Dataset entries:
----------
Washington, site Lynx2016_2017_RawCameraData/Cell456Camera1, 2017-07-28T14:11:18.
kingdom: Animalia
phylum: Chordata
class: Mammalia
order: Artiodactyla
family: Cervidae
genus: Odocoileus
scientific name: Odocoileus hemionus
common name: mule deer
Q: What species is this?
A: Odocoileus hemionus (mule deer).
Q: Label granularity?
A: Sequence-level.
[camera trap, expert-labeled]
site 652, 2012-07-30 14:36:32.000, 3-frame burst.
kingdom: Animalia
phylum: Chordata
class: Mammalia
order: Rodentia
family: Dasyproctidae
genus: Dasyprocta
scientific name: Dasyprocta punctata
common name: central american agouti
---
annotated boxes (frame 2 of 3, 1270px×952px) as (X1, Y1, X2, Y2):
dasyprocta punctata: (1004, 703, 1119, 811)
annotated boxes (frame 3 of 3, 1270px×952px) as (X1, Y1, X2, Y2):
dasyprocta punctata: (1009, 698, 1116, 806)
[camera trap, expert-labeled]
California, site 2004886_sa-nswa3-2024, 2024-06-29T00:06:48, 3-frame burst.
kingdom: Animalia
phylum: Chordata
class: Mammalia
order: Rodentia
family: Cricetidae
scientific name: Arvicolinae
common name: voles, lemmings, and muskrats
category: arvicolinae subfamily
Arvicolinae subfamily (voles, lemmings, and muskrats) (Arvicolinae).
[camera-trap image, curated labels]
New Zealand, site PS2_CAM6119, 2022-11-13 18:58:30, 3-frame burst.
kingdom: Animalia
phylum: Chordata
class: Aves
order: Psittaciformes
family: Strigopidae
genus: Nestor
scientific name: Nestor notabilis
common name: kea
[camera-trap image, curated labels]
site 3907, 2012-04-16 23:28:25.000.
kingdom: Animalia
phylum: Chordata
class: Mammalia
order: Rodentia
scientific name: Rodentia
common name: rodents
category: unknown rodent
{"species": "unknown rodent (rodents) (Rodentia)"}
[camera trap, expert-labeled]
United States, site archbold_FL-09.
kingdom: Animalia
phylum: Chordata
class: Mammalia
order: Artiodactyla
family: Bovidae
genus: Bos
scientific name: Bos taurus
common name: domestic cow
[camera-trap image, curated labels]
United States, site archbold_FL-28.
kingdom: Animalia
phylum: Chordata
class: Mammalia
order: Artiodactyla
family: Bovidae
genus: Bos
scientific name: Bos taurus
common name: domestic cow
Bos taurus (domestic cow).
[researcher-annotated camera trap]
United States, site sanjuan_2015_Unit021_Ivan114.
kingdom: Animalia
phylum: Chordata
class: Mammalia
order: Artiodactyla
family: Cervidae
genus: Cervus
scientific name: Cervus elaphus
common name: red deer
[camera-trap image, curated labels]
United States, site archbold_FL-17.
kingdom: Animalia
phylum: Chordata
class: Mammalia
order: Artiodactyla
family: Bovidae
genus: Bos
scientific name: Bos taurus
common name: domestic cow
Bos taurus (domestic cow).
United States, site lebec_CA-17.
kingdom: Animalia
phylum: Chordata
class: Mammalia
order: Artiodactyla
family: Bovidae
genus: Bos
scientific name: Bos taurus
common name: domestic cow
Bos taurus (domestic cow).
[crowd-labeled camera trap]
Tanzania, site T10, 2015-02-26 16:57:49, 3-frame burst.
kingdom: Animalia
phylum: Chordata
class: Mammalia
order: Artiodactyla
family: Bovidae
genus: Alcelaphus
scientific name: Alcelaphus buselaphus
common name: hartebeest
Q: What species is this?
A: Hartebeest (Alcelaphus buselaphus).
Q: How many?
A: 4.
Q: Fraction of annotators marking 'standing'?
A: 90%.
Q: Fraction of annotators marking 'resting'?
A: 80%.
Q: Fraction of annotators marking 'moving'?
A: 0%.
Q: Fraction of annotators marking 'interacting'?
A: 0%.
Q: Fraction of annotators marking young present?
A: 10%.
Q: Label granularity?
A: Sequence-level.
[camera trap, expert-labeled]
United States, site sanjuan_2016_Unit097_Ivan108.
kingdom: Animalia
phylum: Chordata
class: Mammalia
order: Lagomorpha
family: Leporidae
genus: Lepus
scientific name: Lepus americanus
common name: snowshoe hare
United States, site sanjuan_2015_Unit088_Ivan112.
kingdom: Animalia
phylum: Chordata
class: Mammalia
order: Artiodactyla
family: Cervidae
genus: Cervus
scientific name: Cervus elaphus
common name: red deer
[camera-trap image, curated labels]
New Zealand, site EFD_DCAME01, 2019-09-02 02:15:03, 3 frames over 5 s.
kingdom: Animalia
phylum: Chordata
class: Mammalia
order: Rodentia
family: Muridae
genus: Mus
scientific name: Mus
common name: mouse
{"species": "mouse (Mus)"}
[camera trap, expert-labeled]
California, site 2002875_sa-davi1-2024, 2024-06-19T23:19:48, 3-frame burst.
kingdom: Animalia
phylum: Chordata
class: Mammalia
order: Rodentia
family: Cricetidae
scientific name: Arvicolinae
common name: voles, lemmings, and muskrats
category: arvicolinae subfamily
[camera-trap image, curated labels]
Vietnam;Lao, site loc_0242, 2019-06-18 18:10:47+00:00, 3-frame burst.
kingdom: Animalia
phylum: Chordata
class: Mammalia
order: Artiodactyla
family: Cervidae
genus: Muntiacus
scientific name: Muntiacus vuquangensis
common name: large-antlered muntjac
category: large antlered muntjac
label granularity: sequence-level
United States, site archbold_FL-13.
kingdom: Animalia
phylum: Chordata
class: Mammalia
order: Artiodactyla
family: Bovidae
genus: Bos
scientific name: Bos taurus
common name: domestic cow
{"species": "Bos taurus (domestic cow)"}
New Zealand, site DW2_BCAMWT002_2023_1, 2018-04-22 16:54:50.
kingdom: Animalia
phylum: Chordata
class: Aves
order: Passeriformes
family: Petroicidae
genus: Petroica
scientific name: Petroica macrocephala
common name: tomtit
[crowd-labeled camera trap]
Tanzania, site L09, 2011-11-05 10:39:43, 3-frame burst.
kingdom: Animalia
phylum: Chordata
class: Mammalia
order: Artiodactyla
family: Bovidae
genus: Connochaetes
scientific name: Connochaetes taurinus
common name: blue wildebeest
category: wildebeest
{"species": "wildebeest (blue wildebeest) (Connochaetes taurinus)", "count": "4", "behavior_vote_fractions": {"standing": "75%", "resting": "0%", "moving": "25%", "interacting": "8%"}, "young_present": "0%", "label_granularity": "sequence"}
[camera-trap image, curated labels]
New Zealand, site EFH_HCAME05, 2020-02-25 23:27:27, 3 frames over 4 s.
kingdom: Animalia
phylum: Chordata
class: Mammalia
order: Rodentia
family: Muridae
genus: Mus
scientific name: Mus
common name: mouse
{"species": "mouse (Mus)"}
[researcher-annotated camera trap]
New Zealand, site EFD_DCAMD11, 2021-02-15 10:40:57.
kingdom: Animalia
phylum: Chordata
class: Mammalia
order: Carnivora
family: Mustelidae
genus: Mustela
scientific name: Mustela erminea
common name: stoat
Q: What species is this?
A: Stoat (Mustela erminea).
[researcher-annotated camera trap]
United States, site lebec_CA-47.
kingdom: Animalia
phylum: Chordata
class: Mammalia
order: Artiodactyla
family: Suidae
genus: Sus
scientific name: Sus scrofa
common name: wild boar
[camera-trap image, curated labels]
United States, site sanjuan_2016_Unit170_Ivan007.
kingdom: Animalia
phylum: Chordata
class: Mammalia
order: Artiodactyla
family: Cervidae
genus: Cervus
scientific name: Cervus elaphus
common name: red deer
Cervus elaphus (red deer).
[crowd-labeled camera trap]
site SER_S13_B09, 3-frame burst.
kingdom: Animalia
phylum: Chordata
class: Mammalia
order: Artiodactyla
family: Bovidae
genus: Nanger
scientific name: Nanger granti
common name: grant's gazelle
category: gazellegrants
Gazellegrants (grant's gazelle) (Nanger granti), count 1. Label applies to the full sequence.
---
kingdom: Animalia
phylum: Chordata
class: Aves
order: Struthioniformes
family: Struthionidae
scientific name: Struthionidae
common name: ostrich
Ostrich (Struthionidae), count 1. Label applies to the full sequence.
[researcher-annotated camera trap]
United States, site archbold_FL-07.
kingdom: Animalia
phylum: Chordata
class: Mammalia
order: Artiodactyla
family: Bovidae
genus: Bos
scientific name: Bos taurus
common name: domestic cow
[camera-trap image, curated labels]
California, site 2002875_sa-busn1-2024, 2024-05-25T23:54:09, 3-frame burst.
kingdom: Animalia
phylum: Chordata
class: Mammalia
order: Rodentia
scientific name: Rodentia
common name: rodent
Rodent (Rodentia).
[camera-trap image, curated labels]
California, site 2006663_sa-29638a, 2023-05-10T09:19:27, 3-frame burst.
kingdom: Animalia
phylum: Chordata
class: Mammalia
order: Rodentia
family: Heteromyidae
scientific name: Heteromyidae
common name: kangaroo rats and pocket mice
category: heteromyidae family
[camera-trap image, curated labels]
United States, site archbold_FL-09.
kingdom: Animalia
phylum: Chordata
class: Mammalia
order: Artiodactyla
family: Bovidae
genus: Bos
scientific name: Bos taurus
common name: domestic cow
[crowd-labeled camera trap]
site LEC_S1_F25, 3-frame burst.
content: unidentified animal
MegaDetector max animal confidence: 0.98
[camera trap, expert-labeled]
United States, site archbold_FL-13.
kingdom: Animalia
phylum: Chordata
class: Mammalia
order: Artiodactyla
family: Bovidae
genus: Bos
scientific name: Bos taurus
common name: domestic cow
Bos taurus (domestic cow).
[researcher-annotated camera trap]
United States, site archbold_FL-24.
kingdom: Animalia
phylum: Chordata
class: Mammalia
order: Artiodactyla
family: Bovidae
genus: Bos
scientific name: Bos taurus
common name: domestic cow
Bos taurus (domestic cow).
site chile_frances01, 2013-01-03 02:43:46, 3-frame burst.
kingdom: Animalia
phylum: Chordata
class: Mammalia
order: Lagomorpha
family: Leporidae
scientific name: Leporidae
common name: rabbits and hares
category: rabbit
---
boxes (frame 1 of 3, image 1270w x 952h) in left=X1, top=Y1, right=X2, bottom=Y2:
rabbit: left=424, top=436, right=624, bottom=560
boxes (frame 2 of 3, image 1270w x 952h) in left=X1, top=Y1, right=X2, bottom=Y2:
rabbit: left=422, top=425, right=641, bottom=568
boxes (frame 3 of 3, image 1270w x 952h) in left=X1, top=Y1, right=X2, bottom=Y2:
----------
* **WORK TO COMPLETE**
For each line above that includes "moving", make a copy.

* **EXERCISE SOLUTION**
Q: Fraction of annotators marking 'moving'?
{"species": "wildebeest (blue wildebeest) (Connochaetes taurinus)", "count": "4", "behavior_vote_fractions": {"standing": "75%", "resting": "0%", "moving": "25%", "interacting": "8%"}, "young_present": "0%", "label_granularity": "sequence"}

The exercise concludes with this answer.